CHALLENGE:
Continue the forum thread about feeding a Toshiba HD-DVD player's component signal into a scaler or projector, picking up right after its last line.

-- start EXTRACT PROVIDED --

# scaler cord question. Maybe I would be able to watch HD-DVD quality



## thewire (Jun 28, 2007)

I'm guessing I cant use or find one but is there a component to VGA cable? It would be 3 RCA jacks into a VGA not like on your monitors cord, but like the one sticking out of your video card. If so, could I output the HD signal from my Toshiba HD A30 into the Centerstage 2 (this method is all anolog btw)and then output into my projector? The area on the back of the scaler I am speaking of says HDTV/RGB input. If I can buy a cord I will but if it requires a device that is illegal I don't want it. There could also be the possibility I could input the signal directly to the projector which would be component to RGBHV. Should I try that? If I could use the scaler I could downsize the 1080i if I wanted to or use any resolution it supported. RIght now I am only upconverting the 480P into 720P. MY projector is a NEC 6PG+. 483422GUKL lol sorry I started rambling.


----------



## bobgpsr (Apr 20, 2006)

-- end EXTRACT PROVIDED --
-- start DATASET EXCERPT --

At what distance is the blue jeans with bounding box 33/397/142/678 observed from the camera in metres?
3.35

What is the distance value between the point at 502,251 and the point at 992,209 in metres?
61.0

-- end DATASET EXCERPT --

RESPONSE TO THE TASK:
Doubt that there is one (component to VGA). Colorspace difference between component and VGA. Also synch issue (on green). I have seen cable adapters meant to go the other way, from VGA connector to component, with specific hardware and the unique software driver for that hardware having a option to change from default VGA (RGB) to component (YPbPr) colorspace.

These articles:

http://www.abccables.com/info-rgb.html 
http://en.wikipedia.org/wiki/YPbPr

may help


----------



## thewire (Jun 28, 2007)

Thanks I will take a look after my movie. Your the first to help and I have been asking for years.


----------



## Mike P. (Apr 6, 2007)

VGA to component is done by cable. Component to VGA is done by converter. Expect to pay $200 for decent quality.


----------



## thewire (Jun 28, 2007)

Mike P. said:


> VGA to component is done by cable. Component to VGA is done by converter. Expect to pay $200 for decent quality.


Money is not the issue but quality is. The scaler was around $1800.00 Is there a good quality converter?

Also we plan on upgrading the display to one that is 1080P next year anyways but if this is good quality we could put that in another room.


----------



## Mike P. (Apr 6, 2007)

I haven't used one personally, you'll have to do some research on it. It was mentioned on another forum that Ram Electronics makes a quality product.
http://www.ramelectronics.net/html/video-to-vga.html


----------



## thewire (Jun 28, 2007)

Mike P. said:


> I haven't used one personally, you'll have to do some research on it. It was mentioned on another forum that Ram Electronics makes a quality product.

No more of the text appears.